I spent some time with sculptor Alan Thornhill just before Christmas, talking about a work he was re-acquainting himself with, that he created in the early 1970s. Thornhill noted:
I first met Colin Davis as he then was at several supper parties with friends in North London. In the course of conversation we discovered that he frequently visited friends living very near us in Putney.
To our pleasant surprise he began dropping in on us for a chat on his way to visit them at the other end of the road.
Of course I complied with his curiosity to have a peep at my largish studio at the end of the garden where there were bits and pieces of my work lying about including portrait heads as yet still being worked on.
I expressed an interest in doing something with him as my subject. He said that might be possible but only if it didn’t require an interruption between him and any work he was involved in at the time. No sittings were permitted but I was allowed to attend rehearsals in a disused cinema in the East End where I could place myself near the centre of things – and subsequently I worked on this head from a box in Covent Garden during the final rehearsals of Nabucco.
I did further work in the studio from drawings and from memory to complete the head. It is perceived by those who knew him as a good likeness. For me it is a study of a thoughtful, interior listening.

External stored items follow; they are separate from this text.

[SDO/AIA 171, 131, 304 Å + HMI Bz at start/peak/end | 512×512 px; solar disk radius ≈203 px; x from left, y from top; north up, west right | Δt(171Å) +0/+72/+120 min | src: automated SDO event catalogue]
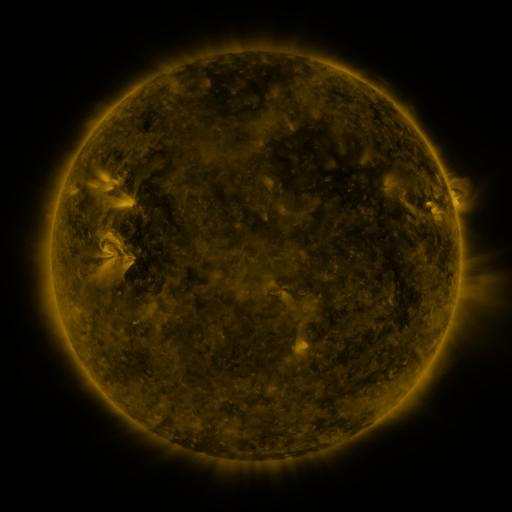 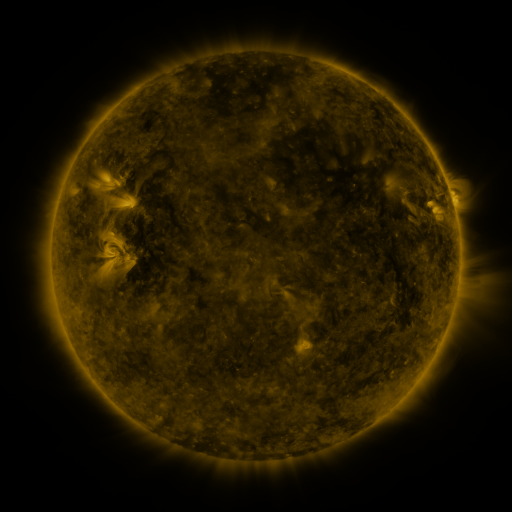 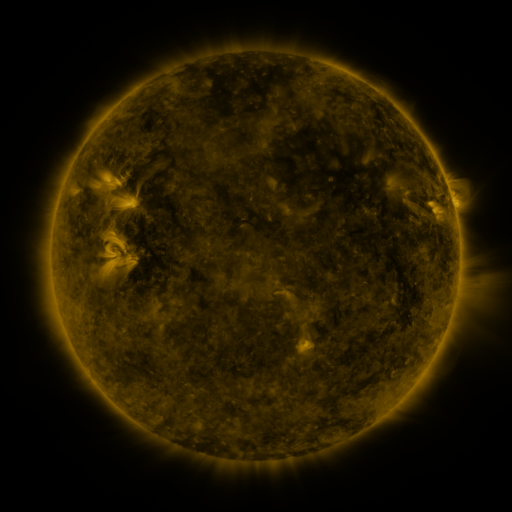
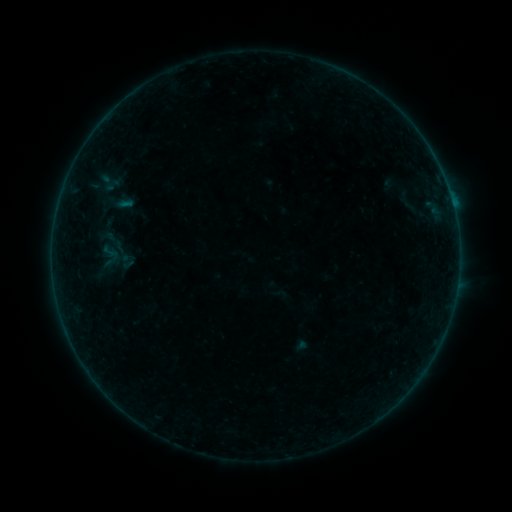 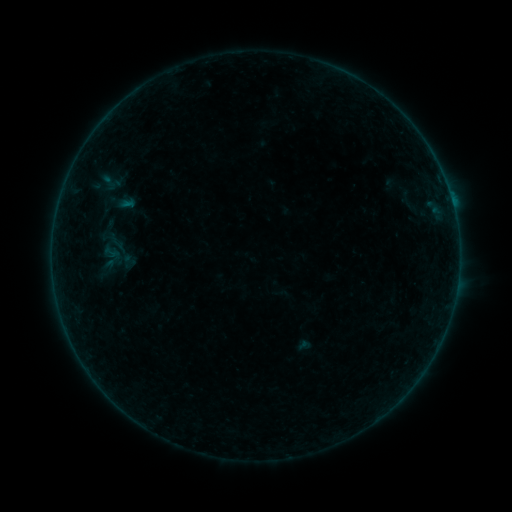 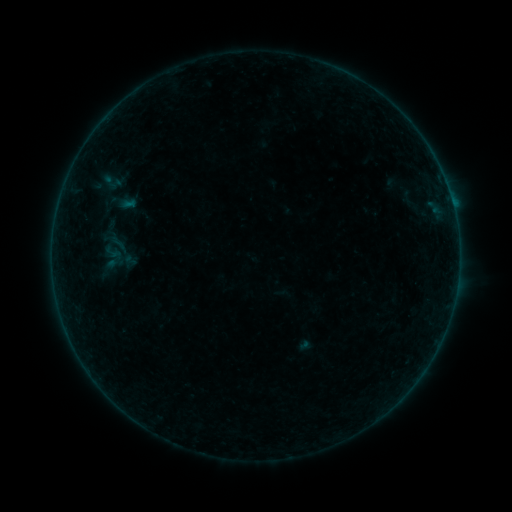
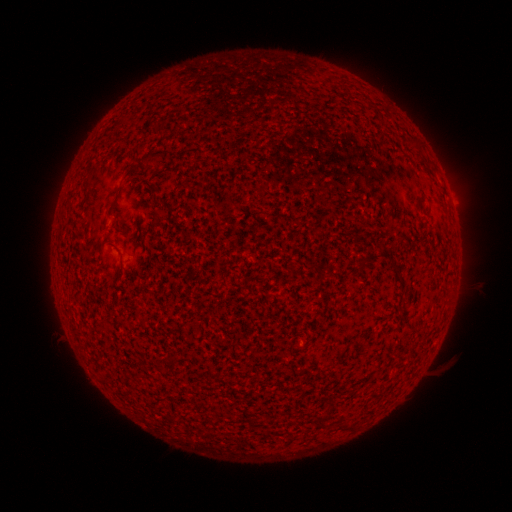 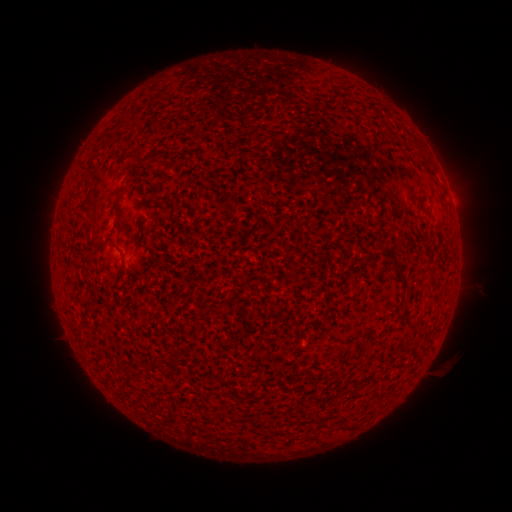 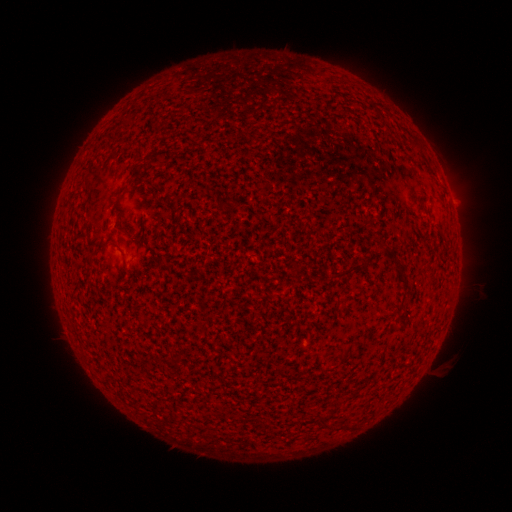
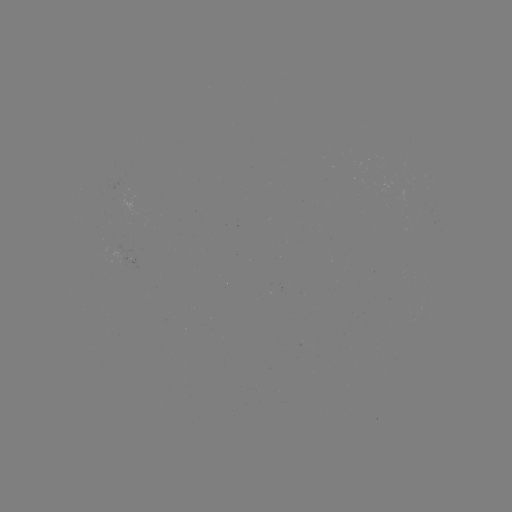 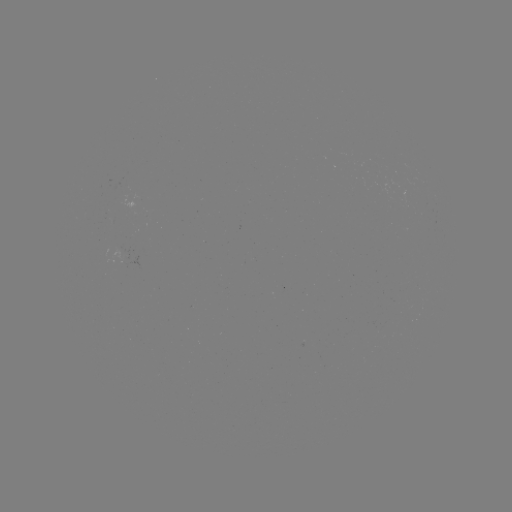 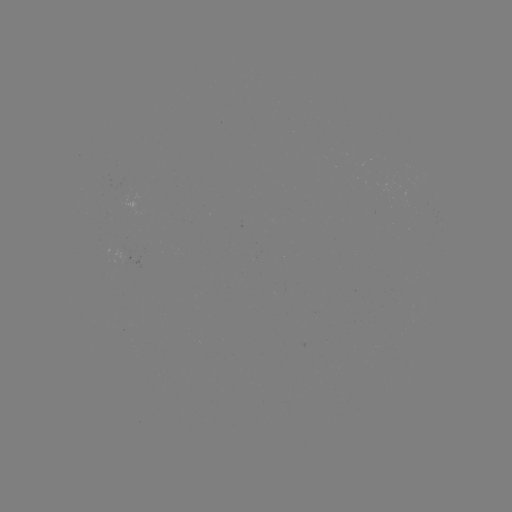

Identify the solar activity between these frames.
emerging-flux region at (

Colin Davis’ first months in charge at Covent Garden Opera House were not easy ones; booing was heard at the performance of Nabucco in 1972. But despite the teething problems in his 15 year tenure at Covent Garden, he performed 30 operas there and was noted for his pre-eminence as an interpreter of Britten and Stravinsky. Davis was appointed CBE in 1965, knighted in 1980 and appointed Companion of Honour in 2001. He was awarded the Royal Philharmonic Society’s gold medal in 1995 and the Queen’s Medal for Music in 2009.
This terracotta head of Sir Colin Davis (1927-2013) deserves to be more widely known. Working from life when not in the setting of a formal sitting is difficult. Yet this head demonstrates that a perceptive artist working from an active, moving figure has captured the conductor in complete concentration, at one with his inner thoughts; in the zone, so to speak.